The artist Billy Joel said turned him into a rock star: “A funny-looking guy like me”
Billy Joel is a hard artist to categorise. He doesn’t feel like a rock star; he doesn’t sound just like a pop star. Especially as a piano player, there’s no one genre stereotype for him to fit into to the point where even he felt lost at the start of it all – until another star paved the way.
Born and raised in The Bronx in 1949, Billy Joel had everything on his doorstep. The inspiration of New York surrounded him, but also, growing up as a teenager in the 1960s, he was witnessing counterculture unfold and music change first hand. He was the target audience, the perfect crowd for acts like The Beatles, Elvis Presley and the Everly Brothers. He was fully enamoured with the dawning rock and roll sound and its tight melodies but, he played piano, not guitar.
The start of his story as the ‘Piano Man’ was a reluctant one. His mother put him in lessons and he hated it for a long time. When rock and roll began to influence him, and became his dream, he still only played the piano. He tried his best to make it work, becoming a session musician and playing with several different bands that all failed to launch. But rock and roll was the realm of guitars. The artists he revered were all guitarists or frontmen; they weren’t trapped behind the keys. So Joel was unsure of where he stood, and the industry was too, as no one seemed to know what to do with him.

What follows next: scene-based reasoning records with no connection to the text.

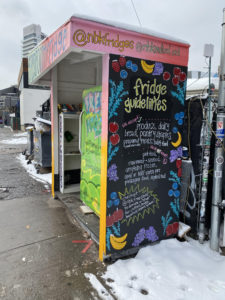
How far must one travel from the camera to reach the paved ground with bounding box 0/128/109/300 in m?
2.25

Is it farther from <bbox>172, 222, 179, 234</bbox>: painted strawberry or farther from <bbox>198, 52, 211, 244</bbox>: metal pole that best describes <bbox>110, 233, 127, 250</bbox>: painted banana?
<bbox>198, 52, 211, 244</bbox>: metal pole

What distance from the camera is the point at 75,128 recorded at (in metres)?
5.17

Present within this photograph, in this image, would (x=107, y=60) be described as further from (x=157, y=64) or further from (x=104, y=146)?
(x=104, y=146)

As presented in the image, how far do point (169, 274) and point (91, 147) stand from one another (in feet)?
7.11

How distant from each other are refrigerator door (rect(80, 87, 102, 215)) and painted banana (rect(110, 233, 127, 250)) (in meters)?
0.96

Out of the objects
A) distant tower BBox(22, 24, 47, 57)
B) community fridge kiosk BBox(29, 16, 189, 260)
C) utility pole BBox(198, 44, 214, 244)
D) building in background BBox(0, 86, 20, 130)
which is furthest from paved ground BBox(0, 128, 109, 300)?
distant tower BBox(22, 24, 47, 57)

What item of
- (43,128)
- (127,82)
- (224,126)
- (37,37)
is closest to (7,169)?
(43,128)

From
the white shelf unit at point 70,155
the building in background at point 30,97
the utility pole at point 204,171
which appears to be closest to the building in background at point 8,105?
the building in background at point 30,97

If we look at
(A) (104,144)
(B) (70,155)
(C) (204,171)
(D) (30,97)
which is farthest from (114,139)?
(D) (30,97)

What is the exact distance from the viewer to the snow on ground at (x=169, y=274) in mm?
2166

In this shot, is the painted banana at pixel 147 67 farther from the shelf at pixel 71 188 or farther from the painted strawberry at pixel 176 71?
the shelf at pixel 71 188

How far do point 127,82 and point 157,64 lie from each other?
506 mm

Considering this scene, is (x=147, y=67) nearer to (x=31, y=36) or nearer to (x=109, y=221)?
(x=109, y=221)

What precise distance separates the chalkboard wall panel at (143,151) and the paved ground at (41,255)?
0.50 meters
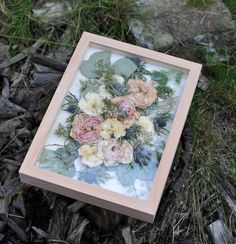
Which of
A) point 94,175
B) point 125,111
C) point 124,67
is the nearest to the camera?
point 94,175

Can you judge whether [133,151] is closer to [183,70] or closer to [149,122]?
[149,122]

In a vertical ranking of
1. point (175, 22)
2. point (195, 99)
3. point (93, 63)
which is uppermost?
point (93, 63)

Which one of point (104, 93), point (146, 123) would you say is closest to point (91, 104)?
point (104, 93)

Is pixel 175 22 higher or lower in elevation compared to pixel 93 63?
lower

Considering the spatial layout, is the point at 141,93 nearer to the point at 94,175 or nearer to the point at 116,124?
the point at 116,124

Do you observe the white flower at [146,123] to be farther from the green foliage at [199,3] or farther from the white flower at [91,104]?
the green foliage at [199,3]

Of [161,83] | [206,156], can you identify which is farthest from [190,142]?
[161,83]

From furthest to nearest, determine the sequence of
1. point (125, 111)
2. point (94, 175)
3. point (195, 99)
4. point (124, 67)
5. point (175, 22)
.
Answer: point (175, 22)
point (195, 99)
point (124, 67)
point (125, 111)
point (94, 175)
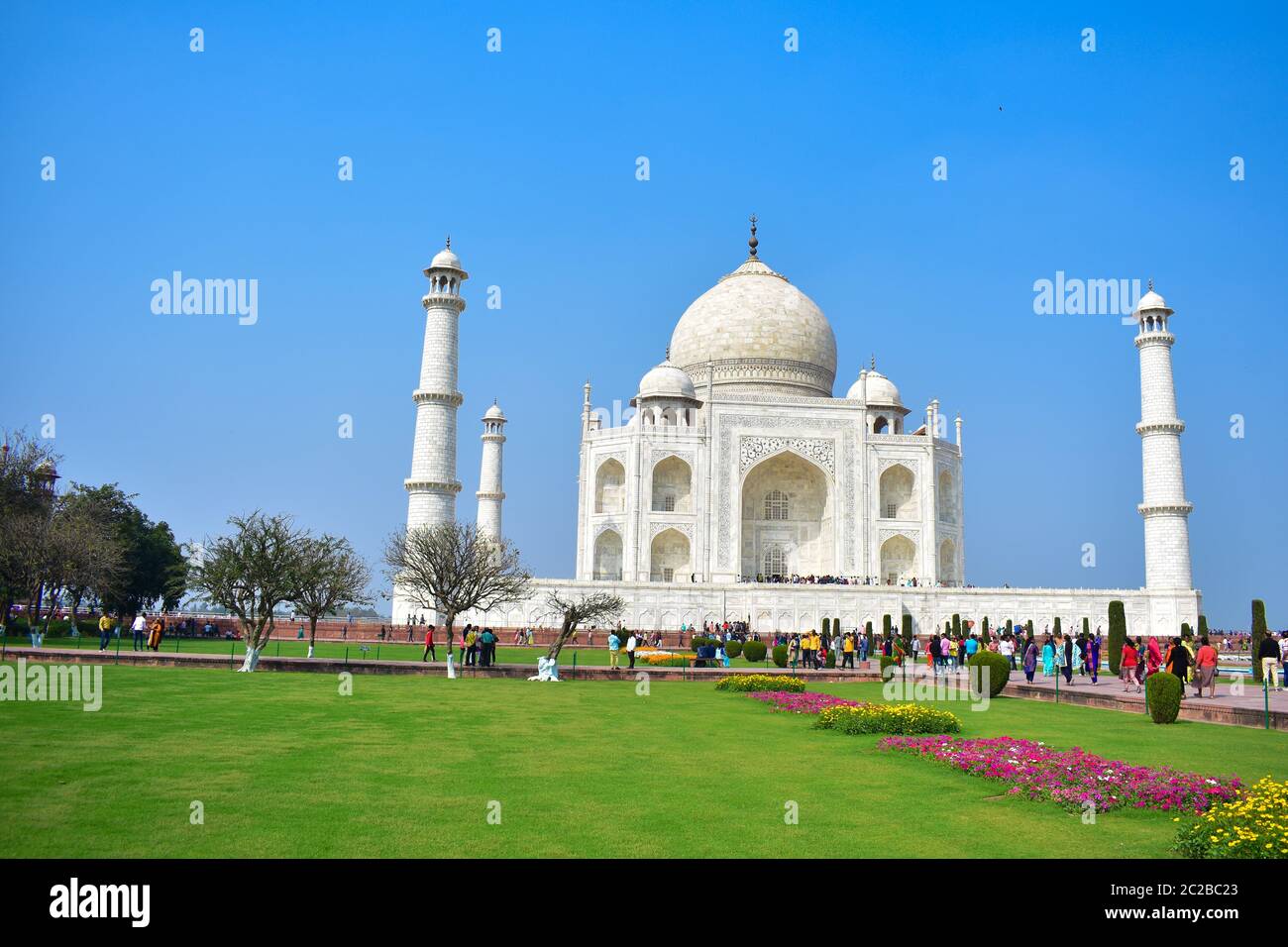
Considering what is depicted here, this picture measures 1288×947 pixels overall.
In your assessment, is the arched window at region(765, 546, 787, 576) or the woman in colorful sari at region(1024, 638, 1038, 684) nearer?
the woman in colorful sari at region(1024, 638, 1038, 684)

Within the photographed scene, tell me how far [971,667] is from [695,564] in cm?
2167

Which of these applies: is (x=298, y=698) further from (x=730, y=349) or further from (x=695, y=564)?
(x=730, y=349)

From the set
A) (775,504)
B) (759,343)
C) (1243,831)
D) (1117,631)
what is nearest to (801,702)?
(1243,831)

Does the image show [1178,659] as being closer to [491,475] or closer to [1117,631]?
[1117,631]

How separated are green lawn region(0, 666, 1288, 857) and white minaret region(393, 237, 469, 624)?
22.1m

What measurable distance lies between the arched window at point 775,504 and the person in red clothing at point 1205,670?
2602 cm

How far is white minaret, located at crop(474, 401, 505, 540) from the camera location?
4625cm

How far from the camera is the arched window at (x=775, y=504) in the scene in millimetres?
43125

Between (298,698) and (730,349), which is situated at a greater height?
(730,349)

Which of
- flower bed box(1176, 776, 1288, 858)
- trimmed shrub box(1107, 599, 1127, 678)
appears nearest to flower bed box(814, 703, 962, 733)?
flower bed box(1176, 776, 1288, 858)

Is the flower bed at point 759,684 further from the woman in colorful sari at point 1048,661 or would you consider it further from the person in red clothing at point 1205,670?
the woman in colorful sari at point 1048,661

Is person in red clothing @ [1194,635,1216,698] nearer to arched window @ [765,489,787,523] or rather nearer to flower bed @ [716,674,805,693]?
flower bed @ [716,674,805,693]
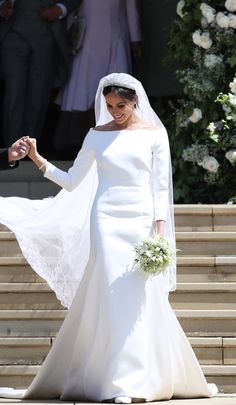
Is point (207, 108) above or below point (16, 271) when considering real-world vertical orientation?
above

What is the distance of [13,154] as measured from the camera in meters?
8.37

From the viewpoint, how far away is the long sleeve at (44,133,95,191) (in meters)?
8.52

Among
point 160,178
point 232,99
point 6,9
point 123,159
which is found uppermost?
point 6,9

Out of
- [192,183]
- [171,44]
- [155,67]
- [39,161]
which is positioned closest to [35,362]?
[39,161]

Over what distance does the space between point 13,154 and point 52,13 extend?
16.1 ft

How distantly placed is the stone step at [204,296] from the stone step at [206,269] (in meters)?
0.14

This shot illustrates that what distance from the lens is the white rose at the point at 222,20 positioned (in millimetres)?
11508

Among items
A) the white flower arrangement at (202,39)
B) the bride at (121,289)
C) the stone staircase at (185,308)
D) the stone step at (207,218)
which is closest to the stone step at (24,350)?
the stone staircase at (185,308)

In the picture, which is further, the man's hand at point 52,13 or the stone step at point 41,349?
the man's hand at point 52,13

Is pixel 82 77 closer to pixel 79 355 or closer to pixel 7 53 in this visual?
pixel 7 53

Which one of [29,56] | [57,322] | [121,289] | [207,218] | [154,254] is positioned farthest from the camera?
[29,56]

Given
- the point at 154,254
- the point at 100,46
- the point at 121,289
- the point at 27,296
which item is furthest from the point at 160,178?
the point at 100,46

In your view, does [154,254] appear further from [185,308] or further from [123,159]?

That was until 1970, when Elton John emerged. Across the bond, he’d really been going through the same thing. Somewhat in the London rock and roll scene but mostly caught in the strange in-between of that and the jazz world, John, too, wasn’t quite sure what he was doing, and the industry wasn’t sure what to do with him. But still, he made it work.
As he kicked down the doors to the music world in the early 1970s, setting out on a golden run of hit albums and establishing himself as not just a name to note but a true star, John was proving that you could do all that on piano. Back in the States, Joel was paying attention.
“When Elton was in his first band, Bluesology, he never thought he could be a rock star. Same as me,” Joel said. It wasn’t even just about being a piano player, it was about looking and sounding different to the typical image of a star. He continued, “I didn’t look like Mick Jagger or Paul McCartney or Jim Morrison,” but said, “Elton gave a funny-looking guy like me — and so many others — an opportunity to be a singer-songwriter.”
They’re two artists that defied the odds, not only when it comes to putting piano tunes in the charts, but as two unlikely musical icons. In Joel’s eyes, they’re two outsiders who essentially pulled off a coup, embedding themselves amongst the elites despite forever being the awkward kids. “Sure, we thought we’d be piano players for big rock bands, but funnily enough, he ended up with big, silly glasses and crazy outfits, and I ended up with my dopey stage behavior, both of us rock stars,” he said, adding fondly of their friendship now, “To this day we laugh about that.”